++++ Task inputs
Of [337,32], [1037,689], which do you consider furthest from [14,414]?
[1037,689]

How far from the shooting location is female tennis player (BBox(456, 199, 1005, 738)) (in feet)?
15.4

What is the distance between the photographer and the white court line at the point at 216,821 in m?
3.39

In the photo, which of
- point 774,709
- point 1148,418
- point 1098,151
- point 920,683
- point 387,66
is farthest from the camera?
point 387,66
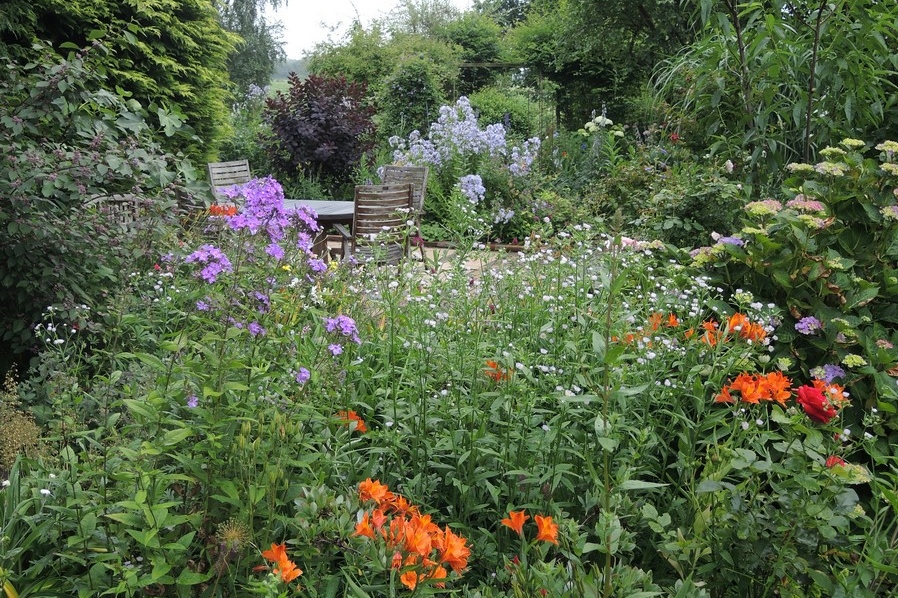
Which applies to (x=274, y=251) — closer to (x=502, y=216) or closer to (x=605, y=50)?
(x=502, y=216)

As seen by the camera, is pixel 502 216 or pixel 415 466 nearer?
pixel 415 466

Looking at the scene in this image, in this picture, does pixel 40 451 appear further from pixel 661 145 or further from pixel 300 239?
pixel 661 145

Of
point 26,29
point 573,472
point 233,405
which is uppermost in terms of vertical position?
point 26,29

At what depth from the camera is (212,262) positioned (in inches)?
70.3

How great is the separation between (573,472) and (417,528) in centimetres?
74

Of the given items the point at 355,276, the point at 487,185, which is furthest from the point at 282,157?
the point at 355,276

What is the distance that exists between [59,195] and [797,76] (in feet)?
12.1

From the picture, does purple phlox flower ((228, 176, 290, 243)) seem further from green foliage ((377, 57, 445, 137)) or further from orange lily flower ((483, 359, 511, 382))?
green foliage ((377, 57, 445, 137))

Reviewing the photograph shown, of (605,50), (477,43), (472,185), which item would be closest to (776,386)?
(472,185)

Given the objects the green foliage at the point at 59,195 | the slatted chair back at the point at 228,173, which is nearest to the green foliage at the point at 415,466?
the green foliage at the point at 59,195

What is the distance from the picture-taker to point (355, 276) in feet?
9.78

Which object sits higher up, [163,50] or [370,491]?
[163,50]

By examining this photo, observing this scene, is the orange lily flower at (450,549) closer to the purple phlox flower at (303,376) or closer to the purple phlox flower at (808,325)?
the purple phlox flower at (303,376)

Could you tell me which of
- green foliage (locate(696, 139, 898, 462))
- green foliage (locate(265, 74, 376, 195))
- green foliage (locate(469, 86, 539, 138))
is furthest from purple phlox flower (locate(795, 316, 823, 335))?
green foliage (locate(469, 86, 539, 138))
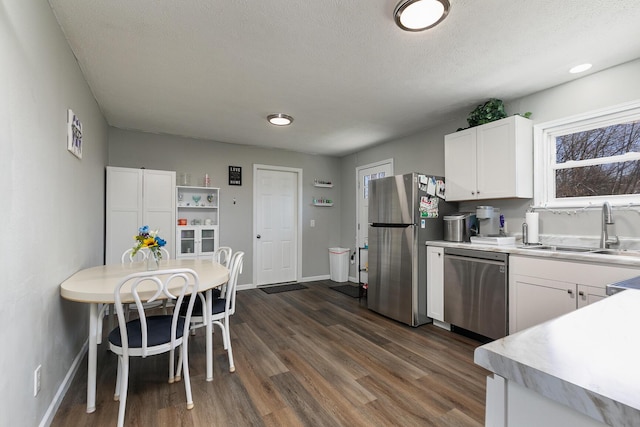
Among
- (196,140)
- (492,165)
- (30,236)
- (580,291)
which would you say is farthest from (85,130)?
(580,291)

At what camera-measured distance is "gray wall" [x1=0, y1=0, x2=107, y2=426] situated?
4.17 feet

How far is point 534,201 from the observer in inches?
115

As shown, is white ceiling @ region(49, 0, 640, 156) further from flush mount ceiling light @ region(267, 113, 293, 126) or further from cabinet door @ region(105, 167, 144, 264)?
cabinet door @ region(105, 167, 144, 264)

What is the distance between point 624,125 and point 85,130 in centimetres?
468

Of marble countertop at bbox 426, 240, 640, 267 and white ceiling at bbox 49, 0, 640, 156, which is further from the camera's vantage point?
marble countertop at bbox 426, 240, 640, 267

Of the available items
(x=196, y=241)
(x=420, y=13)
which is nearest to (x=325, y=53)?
(x=420, y=13)

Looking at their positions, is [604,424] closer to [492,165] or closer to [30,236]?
[30,236]

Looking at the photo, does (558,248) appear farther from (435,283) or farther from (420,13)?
(420,13)

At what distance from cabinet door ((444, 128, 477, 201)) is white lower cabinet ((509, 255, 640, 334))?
0.96 metres

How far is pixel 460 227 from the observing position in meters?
3.18

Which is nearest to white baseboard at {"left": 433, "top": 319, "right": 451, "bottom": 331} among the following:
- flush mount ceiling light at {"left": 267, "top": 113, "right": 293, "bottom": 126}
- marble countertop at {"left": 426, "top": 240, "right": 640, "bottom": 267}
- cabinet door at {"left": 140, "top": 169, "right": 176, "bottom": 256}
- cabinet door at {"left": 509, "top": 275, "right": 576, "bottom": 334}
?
cabinet door at {"left": 509, "top": 275, "right": 576, "bottom": 334}

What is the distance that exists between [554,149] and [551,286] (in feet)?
4.63

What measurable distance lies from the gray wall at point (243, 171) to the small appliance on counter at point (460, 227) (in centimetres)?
274

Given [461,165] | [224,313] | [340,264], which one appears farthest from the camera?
[340,264]
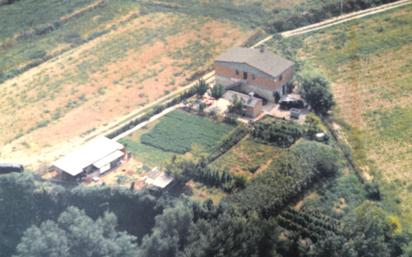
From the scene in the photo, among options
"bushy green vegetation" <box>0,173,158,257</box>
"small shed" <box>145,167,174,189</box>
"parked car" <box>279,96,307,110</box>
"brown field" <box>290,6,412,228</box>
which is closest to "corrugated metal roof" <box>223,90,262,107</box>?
"parked car" <box>279,96,307,110</box>

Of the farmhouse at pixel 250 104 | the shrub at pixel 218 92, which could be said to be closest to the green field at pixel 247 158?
the farmhouse at pixel 250 104

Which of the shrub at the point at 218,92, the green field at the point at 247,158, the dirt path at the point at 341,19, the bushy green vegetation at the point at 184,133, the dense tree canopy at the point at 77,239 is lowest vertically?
the dense tree canopy at the point at 77,239

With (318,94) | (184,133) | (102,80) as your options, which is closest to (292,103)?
(318,94)

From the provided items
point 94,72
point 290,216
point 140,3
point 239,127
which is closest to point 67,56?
point 94,72

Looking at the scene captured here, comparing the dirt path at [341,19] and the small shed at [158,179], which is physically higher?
the dirt path at [341,19]

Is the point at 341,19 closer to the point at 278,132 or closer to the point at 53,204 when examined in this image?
the point at 278,132

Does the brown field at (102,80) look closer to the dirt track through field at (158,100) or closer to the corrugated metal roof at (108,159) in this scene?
the dirt track through field at (158,100)
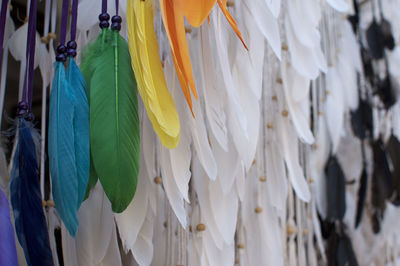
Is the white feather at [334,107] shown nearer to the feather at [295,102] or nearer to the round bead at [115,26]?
the feather at [295,102]

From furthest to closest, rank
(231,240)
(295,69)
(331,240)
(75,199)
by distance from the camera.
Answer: (331,240) → (295,69) → (231,240) → (75,199)

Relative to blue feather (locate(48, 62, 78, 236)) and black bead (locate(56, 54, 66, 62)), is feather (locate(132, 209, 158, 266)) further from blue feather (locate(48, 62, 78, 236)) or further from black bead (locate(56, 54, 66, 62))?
black bead (locate(56, 54, 66, 62))

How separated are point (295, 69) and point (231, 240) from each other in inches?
12.6

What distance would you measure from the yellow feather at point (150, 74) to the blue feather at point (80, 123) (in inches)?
2.8

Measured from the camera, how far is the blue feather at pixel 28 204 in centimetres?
52

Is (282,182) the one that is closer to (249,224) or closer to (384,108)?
(249,224)

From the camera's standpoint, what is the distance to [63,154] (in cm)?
54

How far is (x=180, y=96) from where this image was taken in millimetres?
668

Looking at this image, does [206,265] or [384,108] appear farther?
[384,108]

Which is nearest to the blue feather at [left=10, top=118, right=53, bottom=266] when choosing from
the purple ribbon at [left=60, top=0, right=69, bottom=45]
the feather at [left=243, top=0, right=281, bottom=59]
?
the purple ribbon at [left=60, top=0, right=69, bottom=45]

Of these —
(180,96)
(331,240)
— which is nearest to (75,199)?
(180,96)

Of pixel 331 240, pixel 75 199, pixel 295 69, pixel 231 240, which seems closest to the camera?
pixel 75 199

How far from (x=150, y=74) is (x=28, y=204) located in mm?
216

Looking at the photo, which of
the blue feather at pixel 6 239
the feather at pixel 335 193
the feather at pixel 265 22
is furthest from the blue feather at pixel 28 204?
the feather at pixel 335 193
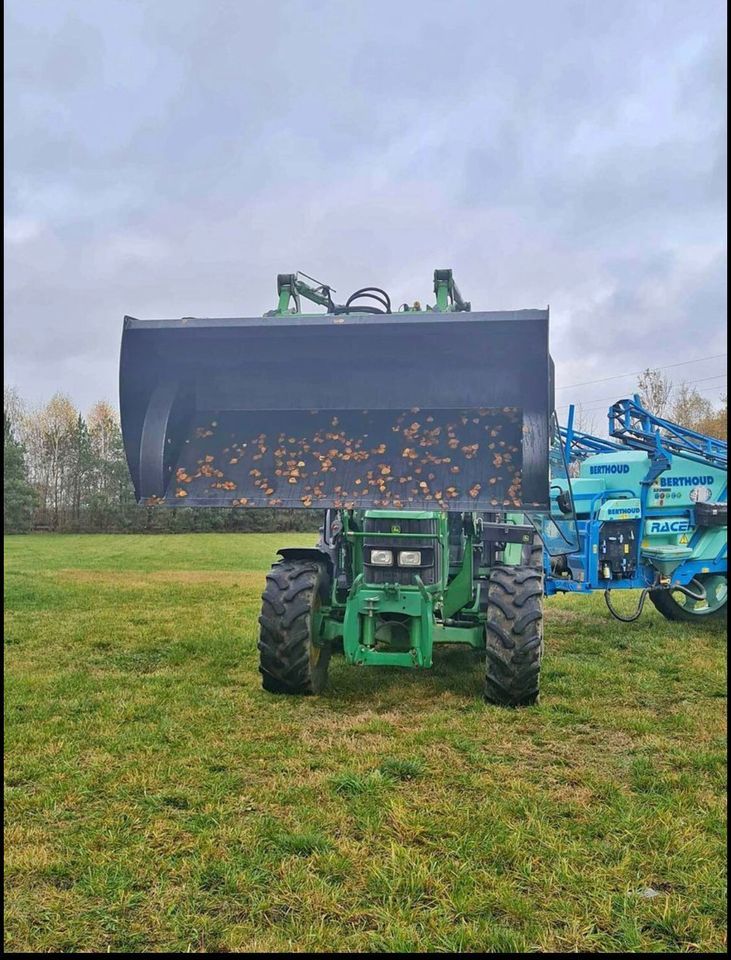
++++++++
Stated goal:
Arrange the material from the line with "Does the brown" to the line with "Answer: (331,240) →" as a Markdown table with the columns No. and Text, one row per line, skipping blank lines and leaving out the pictures.

Task response:
| No. | Text |
|---|---|
| 1 | Does the brown field at (102,80) look closer to the dirt track through field at (158,100) or closer to the corrugated metal roof at (108,159) in this scene? |
| 2 | the dirt track through field at (158,100) |
| 3 | Is the white feather at [334,107] shown nearer to the feather at [295,102] or nearer to the round bead at [115,26]? |
| 4 | the feather at [295,102] |
| 5 | From furthest to closest, rank |
| 6 | (231,240) |
| 7 | (295,69) |
| 8 | (331,240) |
| 9 | (75,199) |
| 10 | by distance from the camera. |
| 11 | Answer: (331,240) → (295,69) → (231,240) → (75,199) |